Alla dichiarazione di guerra all'Austria raggiunse il fronte presso
il comando della 29a divisione; promosso maggiore nel novembre,
comandò dapprima il 12º, poi (dal maggio 1916)
l'85º gruppo d'artiglieria d'assedio. Tenente colonnello nel
febbraio 1917, passò alla 53a divisione fanteria come capo di
Stato Maggiore, e il 25 maggio, durante la decima battaglia
dell'Isonzo, in un'azione sul monte Vodice restò gravemente
ferito, ottenendo una seconda medaglia d'argento. Rientrò
dalla convalescenza il 15 ottobre presso la direzione truppe
dell'intendenza della 2a armata, che pochi giorni dopo era dissolta
dalla rotta di Caporetto, sicché il 26 novembre il C. era
destinato presso il comando della 5a armata neocostituita a
sostituirla. In forza nel gennaio 1918 alla divisione territoriale
di Roma, e promosso nell'aprile colonnello per meriti eccezionali,
dal luglio di quell'anno fino al febbraio 1920 fu addetto militare
presso la legazione di Atene e capo dell'Ufficio informazioni
interalleato. Al rientro in Italia era nominato aiutante di campo
onorario del re.
Assegnato dal maggio 1921 alla Scuola centrale d'applicazione
d'artiglieria (stamperà a Roma nel 1924 Come combatte
l'artiglieria), il C. fu tra i molti ufficiali che - sia per
fedeltà monarchica sia per orientamento nazionalistico - non
videro con avversione l'avvento al potere del fascismo, non solo
perché restauratore e garante dell'ordine costituito e
dell'autorità dello Stato, ma anche perché come
"rivendicatore della vittoria", assicurava il potenziamento delle
forze armate. Direttore, dall'aprile 1923 al gennaio 1926, della
Rivista d'artiglieria e genio, volle farne, in accordo con l'allora
ministro della guerra A. Diaz e col capo di Stato Maggiore P.

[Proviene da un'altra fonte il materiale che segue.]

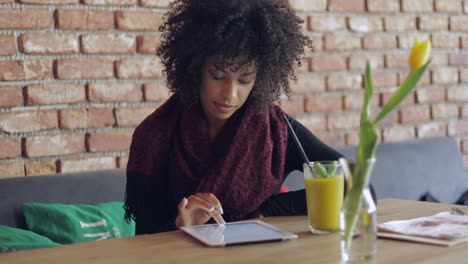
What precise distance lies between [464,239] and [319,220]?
25 centimetres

Badoglio, un organo di rafforzamento teorico e tecnico dell'arma e
dell'esercito. E sulla rivista pubblicò, a partire dal '22,
numerosi articoli specialmente sull'impiego dell'artiglieria.
Questi articoli di scienza militare del C. si inquadrano in quel
fervore di studi che, reagendo all'esperienza della recente guerra,
dove il conflitto aveva avuto attuazioni sostanzialmente statiche,
tendevano ad una ripresa delle concezioni dinamiche della lotta, ed
esaminavano i provvedimenti che ne sarebbero conseguiti nell'impiego
delle varie armi e nel funzionamento dei servizi. Frutto appunto di
questo nuovo corso che dava un posto preminente alla guerra di
movimento ed esaltava l'azione offensiva, furono i Criteri d'impiego
della divisione di fanteria nel combattimento (ediz. 1926) e le
Norme generali per l'impiego delle grandi unità e le Norme
per l'impiego tattico della divisione (ediz. 1928).

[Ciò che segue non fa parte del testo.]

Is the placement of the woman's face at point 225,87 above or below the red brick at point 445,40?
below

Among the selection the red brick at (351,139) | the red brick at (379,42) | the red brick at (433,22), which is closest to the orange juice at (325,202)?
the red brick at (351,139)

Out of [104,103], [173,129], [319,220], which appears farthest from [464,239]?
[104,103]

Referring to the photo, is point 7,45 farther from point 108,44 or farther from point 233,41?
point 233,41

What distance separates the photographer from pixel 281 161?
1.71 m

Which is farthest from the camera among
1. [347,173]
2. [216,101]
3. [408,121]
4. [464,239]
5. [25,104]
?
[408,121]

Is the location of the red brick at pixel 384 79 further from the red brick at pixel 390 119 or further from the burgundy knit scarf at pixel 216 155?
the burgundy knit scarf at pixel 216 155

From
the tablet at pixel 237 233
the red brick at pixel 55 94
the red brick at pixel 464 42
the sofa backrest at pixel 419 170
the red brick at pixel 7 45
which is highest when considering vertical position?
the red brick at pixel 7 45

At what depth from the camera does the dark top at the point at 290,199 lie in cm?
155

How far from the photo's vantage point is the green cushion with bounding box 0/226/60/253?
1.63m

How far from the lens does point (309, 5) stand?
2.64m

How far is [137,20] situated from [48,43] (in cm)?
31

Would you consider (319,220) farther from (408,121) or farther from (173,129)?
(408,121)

Da un punto di vista però più ampio, è proprio
quel fervore di studi teorici e tecnici che si venne intensificando
progressivamente dal 1919, col suo carattere di discorso "per
addetti" e coi suoi punti d'arrivo, ad attestare il costituirsi di
una scelta politica non avversa al fascismo da parte dell'alta
gerarchia militare. Con l'armistizio e la pace, infatti, il problema
urgente della smobilitazione comportava non solo l'alleggerimento di
tutta l'attrezzatura di guerra, ma anche l'adeguamento delle forze
armate alle richieste politico-sociali ed alle esigenze
economico-finanziarie del paese. Ciò finiva per implicare,
però, uno scontro in merito allo scopo ultimo delle forze
armate (che fino ad allora avevano mirato all'esaltazione di una
potenza bellica nazionale connessa alla garanzia dell'ordine sociale
costituito) e alla autonomia di direzione e di controllo (che l'alta
gerarchia militare aveva goduto a svantaggio del controllo del
potere politico).
Effetto dello scontro fu il susseguirsi, tra il '19 e il '21, di due
decreti (Albricci e Bonomi) e di un progetto di legge (Gasparotto)

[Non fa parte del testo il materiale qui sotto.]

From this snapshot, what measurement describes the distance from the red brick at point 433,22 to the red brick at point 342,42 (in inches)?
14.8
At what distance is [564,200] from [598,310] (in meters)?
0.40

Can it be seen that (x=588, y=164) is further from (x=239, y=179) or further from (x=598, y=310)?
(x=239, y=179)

di nuovo ordinamento dell'esercito, e dei lavori di un'apposita
commissione parlamentare. La struttura invece dell'ordinamento Diaz
(1923), con ulteriori ritocchi studiati dallo Stato Maggiore,
sarà la base sostanziale di quel complesso di leggi (11 marzo
1926) che costituirono il cosiddetto "statuto dell'esercito", e che
riconobbero alle forze armate autonomia di direzione e conferma dei
fini tradizionali.
Dopo aver comandato nel 1926 prima il 13º poi il 7º
pesante campale, nel luglio 1928 il C., passato nel corpo di Stato
Maggiore, fu nominato insegnante di storia e arte militare nella
Scuola di guerra, incarico da cui cessò nel settembre 1931
per la sua promozione a generale di brigata.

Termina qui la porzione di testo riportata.